For me, this book was nostalgic, since a piece of it takes place in Brooklyn, and the author actually lived on Herzl Street, in Brooklyn, where my good friend Pearl lived when I was growing up, about a decade earlier. Many of her descriptions of games and neighborhoods were familiar to me and brought back so many happy memories. We shared a time, a place and a joy of living that is often absent in that neighborhood today. I was totally ignorant of the problems that existed, when I was young, and no young person today should grow up as ignorant of that struggle or of any other major struggle, for that matter, such as the Holocaust, as well.
Her lyrical presentation describes the history of the Civil Rights struggle in America succinctly and clearly. Middle grade children should have no problem understanding her underlying message of hope and also of despair. However, it would be better if the book was used as a teaching tool so that the political, social and moral conscience of the book could be further developed. The profound concepts, expressed so gently through Woodson’s memories, impart an understanding of the times that would be more accessible with the aid of an instructor. The poetry of her message will fill the reader with questions and also with wonder. In spite of so much hardship, there was optimism and hope that seems missing today. That is really the broader discussion that should arise for adults who read the book and the learning experience that a teacher could help the children obtain. How can the situation be improved? What are we doing wrong in society? What are the implications of history, then and now? Has any real progress been made? At some point do those persecuted assume they are now entitled to more than equal opportunity to make up for lost time and is it their due? Are these legitimate questions? They cannot be understood by a child without the help of an adult, and an adult should read it to become more aware and intimately involved with the problems clearly expressed in the book that are still being faced today.
The author and I had a lot in common, and yet we were worlds apart. We were brought up in the same area, perhaps a decade apart. We played together in the street, regardless of age or sex. We felt safe, except perhaps for the duck and cover of the Cold War air raid practice sirens. We experienced the same newsreels and world events. We both have a genetic gap in our front teeth. We both had someone in our lives who inspired us, who taught us right from wrong, good from bad behavior, honesty vs. dishonesty, proper language and appropriate dress, so that we presented a positive face to the world. So, we were not, and are still not, so different, after all. The answer to how to make those worlds come together again in a color blind way, may simply lie within the pages of this little, unassuming book. Anger, bias and hate is largely absent from it. In the hands of skilled teachers or open-minded readers, peace may finally be achievable for all people, no matter how different they are, if only they are willing to learn from mistakes and move on.

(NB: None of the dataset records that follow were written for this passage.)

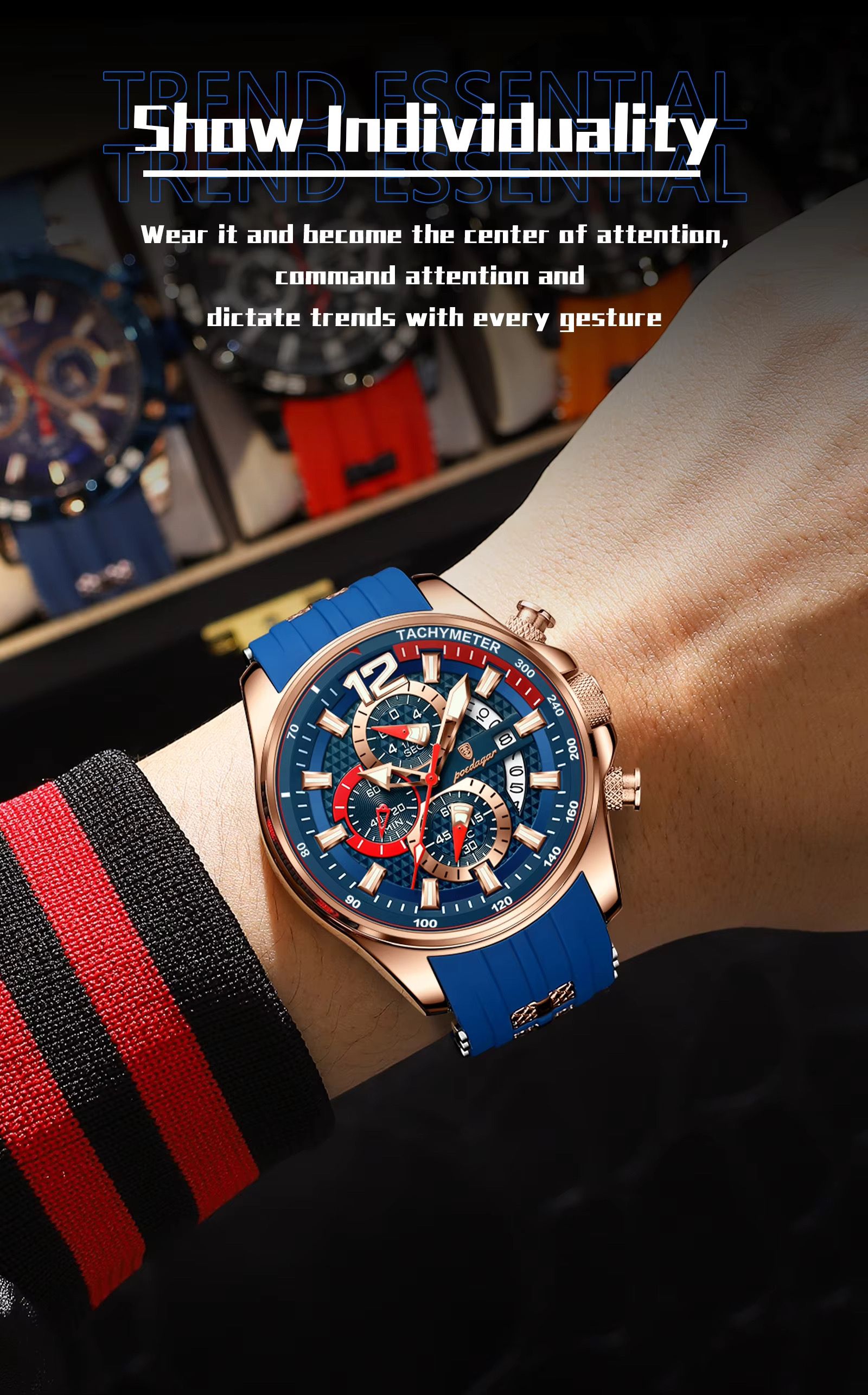 POEDAGAR 898 Montre Homme Reloj New Arrival Men Fashion Quartz Chronograph Sport Silicone Band Luminous Waterproof Watch for Men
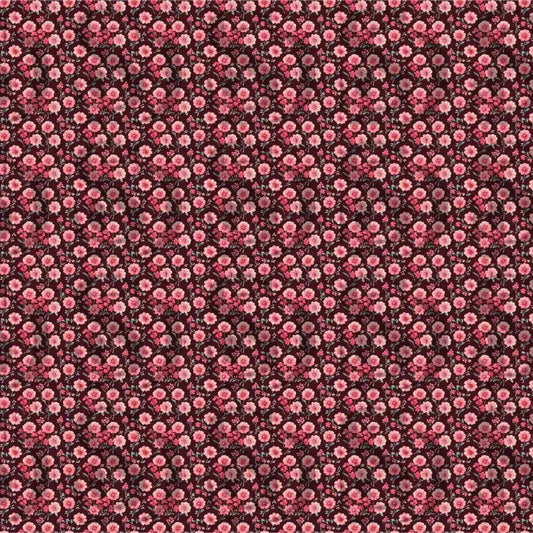 Elegant pink floral seamless pattern on burgundy background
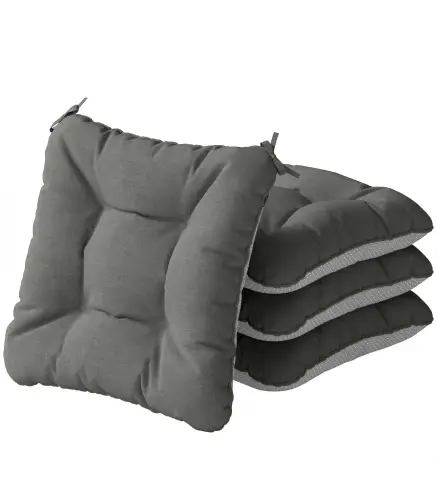 Set de 4 Cojines para Sillas para Jardín con Lazos y Base Antideslizante Impermeables 39,5x39,5x10 cm Gris Oscuro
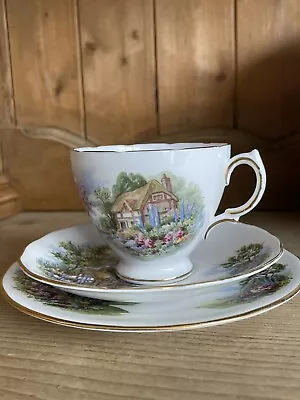 Buy Vintage Royal Vale Bone China Tea Cup Trip Cottage Scene • 6£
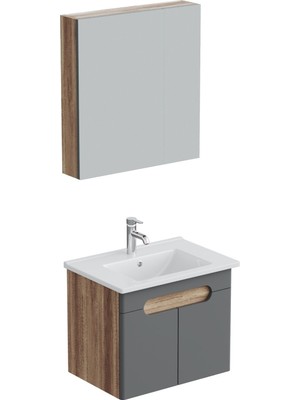 Aqua Bagno Luvi  Alt Dolap + Üst Dolap - Lavabo Dahil-65 Cm - 3 Parça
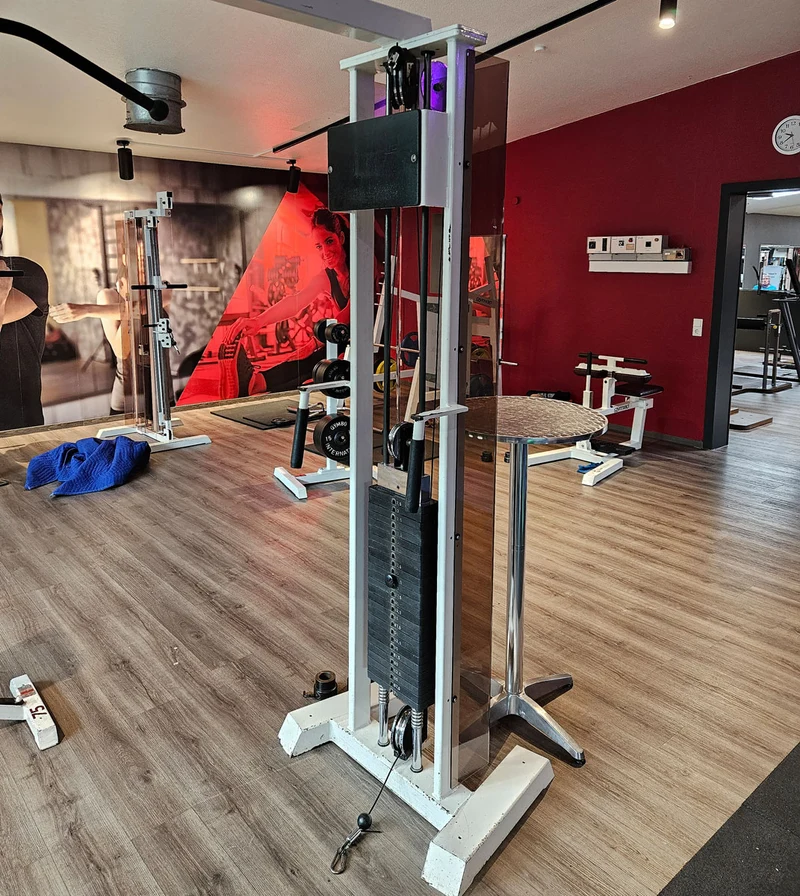 Gym80 - 2x Kabelzug, Cable Crossover, Seilzug von oben und unten, Oldschool Bodybuilding, Rahmenfarbe Weiß, gebraucht - geprüfter Zustand mit Gebrauchsspuren
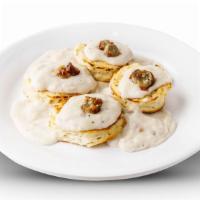 Biscuits And Gravy · 2 piece buttermilk biscuits smothered with creamy sausage gravy.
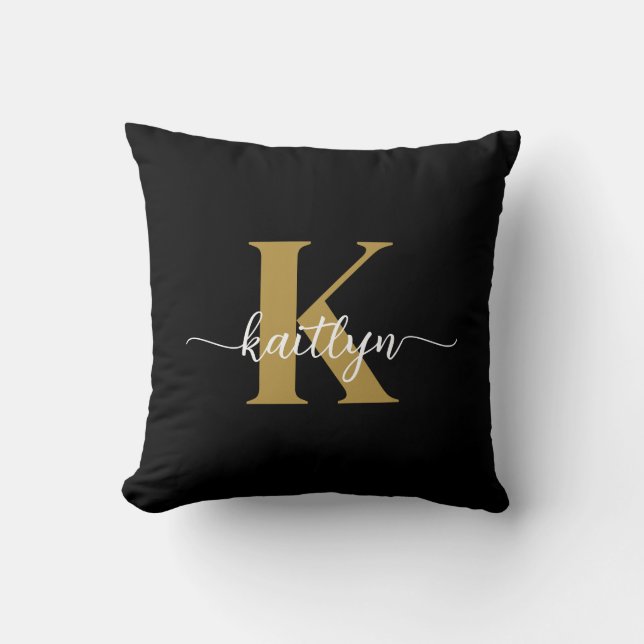 Coussin Monogramme noir (Recto)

Of course, this may sound Pollyanna to many, and maybe it is even like wishful, unrealistic thinking, but it only takes one dedicated person to make a change, as Martin Luther King surely proved, as Ghandi surely proved. Evil exists only if we let it. This book gave me hope for the existence of its opposite. It reminded me of the idealism of my youth, a time when I believed the world could be a better place, although it was also a time when outside influences also often convinced me that it could not.
Perhaps we should all lose ourselves in hopefulness, rather than hopelessness. Jacqueline Woodson found her place in life, her gift to give to the world. Shout it from the rooftops that we are all family and provide the equality to all that has been guaranteed by law, but is still out of reach to so many because of ignorance and hate. Wipe out the ignorance and the hate will surely disappear as well. Believe in the ultimate goodness of people, rather than in judgment based on narrow-minded ideas about color, religion and station in life.